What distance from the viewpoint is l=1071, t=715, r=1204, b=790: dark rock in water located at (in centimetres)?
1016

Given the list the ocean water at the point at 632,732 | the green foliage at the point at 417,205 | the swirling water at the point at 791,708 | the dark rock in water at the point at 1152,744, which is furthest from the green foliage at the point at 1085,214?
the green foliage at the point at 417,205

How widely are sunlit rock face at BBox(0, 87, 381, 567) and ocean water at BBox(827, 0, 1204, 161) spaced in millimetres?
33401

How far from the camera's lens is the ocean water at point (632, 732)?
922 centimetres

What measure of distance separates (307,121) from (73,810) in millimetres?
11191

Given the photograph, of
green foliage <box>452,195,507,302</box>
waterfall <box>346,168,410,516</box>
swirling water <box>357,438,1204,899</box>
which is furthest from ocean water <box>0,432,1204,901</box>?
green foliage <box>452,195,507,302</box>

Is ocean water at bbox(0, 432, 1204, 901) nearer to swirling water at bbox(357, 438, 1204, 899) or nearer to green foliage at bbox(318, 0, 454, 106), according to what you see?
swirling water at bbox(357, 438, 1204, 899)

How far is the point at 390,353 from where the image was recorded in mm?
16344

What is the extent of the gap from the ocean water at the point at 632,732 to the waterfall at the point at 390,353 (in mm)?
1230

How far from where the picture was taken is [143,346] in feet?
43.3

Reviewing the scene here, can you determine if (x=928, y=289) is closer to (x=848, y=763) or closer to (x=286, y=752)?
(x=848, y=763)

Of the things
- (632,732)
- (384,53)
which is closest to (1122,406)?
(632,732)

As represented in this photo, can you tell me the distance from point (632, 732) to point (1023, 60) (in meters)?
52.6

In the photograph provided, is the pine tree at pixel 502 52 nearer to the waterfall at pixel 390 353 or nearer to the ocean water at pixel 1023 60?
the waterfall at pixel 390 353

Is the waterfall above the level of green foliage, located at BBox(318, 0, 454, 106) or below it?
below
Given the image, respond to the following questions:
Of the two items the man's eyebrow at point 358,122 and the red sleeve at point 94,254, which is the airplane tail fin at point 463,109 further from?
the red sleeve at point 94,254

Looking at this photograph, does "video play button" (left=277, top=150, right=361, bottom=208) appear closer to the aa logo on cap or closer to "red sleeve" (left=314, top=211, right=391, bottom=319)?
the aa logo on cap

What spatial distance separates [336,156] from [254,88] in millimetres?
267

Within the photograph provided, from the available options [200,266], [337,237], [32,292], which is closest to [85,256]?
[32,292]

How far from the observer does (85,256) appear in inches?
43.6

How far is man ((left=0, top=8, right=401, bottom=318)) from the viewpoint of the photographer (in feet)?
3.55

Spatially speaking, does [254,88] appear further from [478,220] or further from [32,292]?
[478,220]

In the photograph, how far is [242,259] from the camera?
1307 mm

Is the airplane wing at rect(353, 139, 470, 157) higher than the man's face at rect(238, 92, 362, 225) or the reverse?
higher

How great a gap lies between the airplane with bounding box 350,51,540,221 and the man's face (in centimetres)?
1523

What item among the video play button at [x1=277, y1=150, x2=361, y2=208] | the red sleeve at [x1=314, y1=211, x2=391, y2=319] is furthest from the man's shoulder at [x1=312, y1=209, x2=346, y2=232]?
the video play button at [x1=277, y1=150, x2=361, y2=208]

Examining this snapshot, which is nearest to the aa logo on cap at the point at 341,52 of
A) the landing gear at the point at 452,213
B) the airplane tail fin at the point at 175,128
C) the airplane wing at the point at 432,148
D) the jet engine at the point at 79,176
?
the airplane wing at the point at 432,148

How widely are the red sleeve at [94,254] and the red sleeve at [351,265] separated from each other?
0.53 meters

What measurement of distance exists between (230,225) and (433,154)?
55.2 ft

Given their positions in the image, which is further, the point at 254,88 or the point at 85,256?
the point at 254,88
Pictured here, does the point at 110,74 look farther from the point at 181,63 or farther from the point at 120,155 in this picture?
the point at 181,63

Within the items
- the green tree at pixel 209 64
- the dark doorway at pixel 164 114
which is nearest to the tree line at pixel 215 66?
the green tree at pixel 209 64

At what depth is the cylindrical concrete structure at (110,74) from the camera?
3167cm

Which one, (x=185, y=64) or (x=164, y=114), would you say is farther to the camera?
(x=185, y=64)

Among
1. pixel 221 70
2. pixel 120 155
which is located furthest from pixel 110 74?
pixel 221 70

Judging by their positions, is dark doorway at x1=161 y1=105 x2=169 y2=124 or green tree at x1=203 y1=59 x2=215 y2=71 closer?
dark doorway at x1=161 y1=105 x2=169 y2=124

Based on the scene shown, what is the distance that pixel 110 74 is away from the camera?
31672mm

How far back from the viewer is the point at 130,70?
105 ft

################

TASK DETAILS>
Copy out every one of the records above word for word, with nothing changed.

TASK OUTPUT>
What distance from the viewpoint is l=1071, t=715, r=1204, b=790: dark rock in water located at (in centimetres)?
1016

Given the list the ocean water at the point at 632,732 | the green foliage at the point at 417,205 | the swirling water at the point at 791,708 | the dark rock in water at the point at 1152,744, which is furthest from the green foliage at the point at 1085,214?
the green foliage at the point at 417,205

How widely are sunlit rock face at BBox(0, 87, 381, 567) and ocean water at BBox(827, 0, 1204, 161) spaced in millimetres?
33401

How far from the camera's lens is the ocean water at point (632, 732)?
922 centimetres

What measure of distance separates (307,121) from (73,810) in millimetres?
11191

Given the photograph, of
green foliage <box>452,195,507,302</box>
waterfall <box>346,168,410,516</box>
swirling water <box>357,438,1204,899</box>
which is furthest from ocean water <box>0,432,1204,901</box>?
green foliage <box>452,195,507,302</box>

Is ocean water at bbox(0, 432, 1204, 901) nearer to swirling water at bbox(357, 438, 1204, 899) or nearer to green foliage at bbox(318, 0, 454, 106), according to what you see?
swirling water at bbox(357, 438, 1204, 899)

How far is the point at 390,353 from where the image was recorded in mm?
16344

What is the extent of the gap from the ocean water at the point at 632,732 to the waterfall at the point at 390,353 (in mm)?
1230

How far from where the picture was taken is [143,346] in feet?
43.3

Reviewing the scene here, can you determine if (x=928, y=289) is closer to (x=848, y=763) or closer to (x=286, y=752)?
(x=848, y=763)

Of the things
- (632,732)
- (384,53)
which is closest to (1122,406)?
(632,732)

As represented in this photo, can you tell me the distance from point (632, 732) to point (1023, 60) (in meters)?
52.6

In the photograph provided, is the pine tree at pixel 502 52 nearer to the waterfall at pixel 390 353 or nearer to the ocean water at pixel 1023 60?
the waterfall at pixel 390 353

Is the waterfall above the level of green foliage, located at BBox(318, 0, 454, 106) or below it?
below
Given the image, respond to the following questions:
Of the two items the man's eyebrow at point 358,122 and the red sleeve at point 94,254, which is the airplane tail fin at point 463,109 further from?
the red sleeve at point 94,254

Looking at this photograph, does "video play button" (left=277, top=150, right=361, bottom=208) appear closer to the aa logo on cap or closer to "red sleeve" (left=314, top=211, right=391, bottom=319)?
the aa logo on cap

What spatial distance separates [336,156] from [254,88] in millimetres?
267

Within the photograph provided, from the available options [200,266], [337,237], [32,292], which is closest to [85,256]?
[32,292]

How far from the observer does (85,256) appear in inches?
43.6

How far is man ((left=0, top=8, right=401, bottom=318)) from the viewpoint of the photographer (in feet)?
3.55

Spatially speaking, does [254,88] appear further from [478,220] or further from [32,292]?
[478,220]

In the photograph, how far is [242,259] from the camera?
1307 mm

Is the airplane wing at rect(353, 139, 470, 157) higher than the man's face at rect(238, 92, 362, 225) or the reverse?
higher

How great a gap lies between the airplane with bounding box 350,51,540,221 and the man's face (in centimetres)?
1523

What item among the video play button at [x1=277, y1=150, x2=361, y2=208] | the red sleeve at [x1=314, y1=211, x2=391, y2=319] is furthest from the man's shoulder at [x1=312, y1=209, x2=346, y2=232]?
the video play button at [x1=277, y1=150, x2=361, y2=208]

Examining this snapshot, which is nearest to the aa logo on cap at the point at 341,52 of
A) the landing gear at the point at 452,213
B) the airplane tail fin at the point at 175,128
C) the airplane wing at the point at 432,148
D) the jet engine at the point at 79,176
?
the airplane wing at the point at 432,148

How widely are the red sleeve at [94,254] and the red sleeve at [351,265] separated from each other?
0.53 meters

What measurement of distance exists between (230,225) and (433,154)?
55.2 ft

Given their positions in the image, which is further, the point at 254,88 or the point at 85,256?
the point at 254,88
Pictured here, does the point at 110,74 look farther from the point at 181,63 or farther from the point at 120,155 in this picture?
the point at 181,63

Within the items
- the green tree at pixel 209 64
- the dark doorway at pixel 164 114
which is nearest to the tree line at pixel 215 66?
the green tree at pixel 209 64

At what depth is the cylindrical concrete structure at (110,74) from the camera?
3167cm

Which one, (x=185, y=64) or (x=164, y=114), would you say is farther to the camera?
(x=185, y=64)

Among
1. pixel 221 70
2. pixel 120 155
which is located furthest from pixel 110 74?
pixel 221 70

Judging by their positions, is dark doorway at x1=161 y1=105 x2=169 y2=124 or green tree at x1=203 y1=59 x2=215 y2=71 closer?
dark doorway at x1=161 y1=105 x2=169 y2=124

Based on the scene shown, what is the distance that pixel 110 74 is away from the camera?
31672mm

How far back from the viewer is the point at 130,70?
105 ft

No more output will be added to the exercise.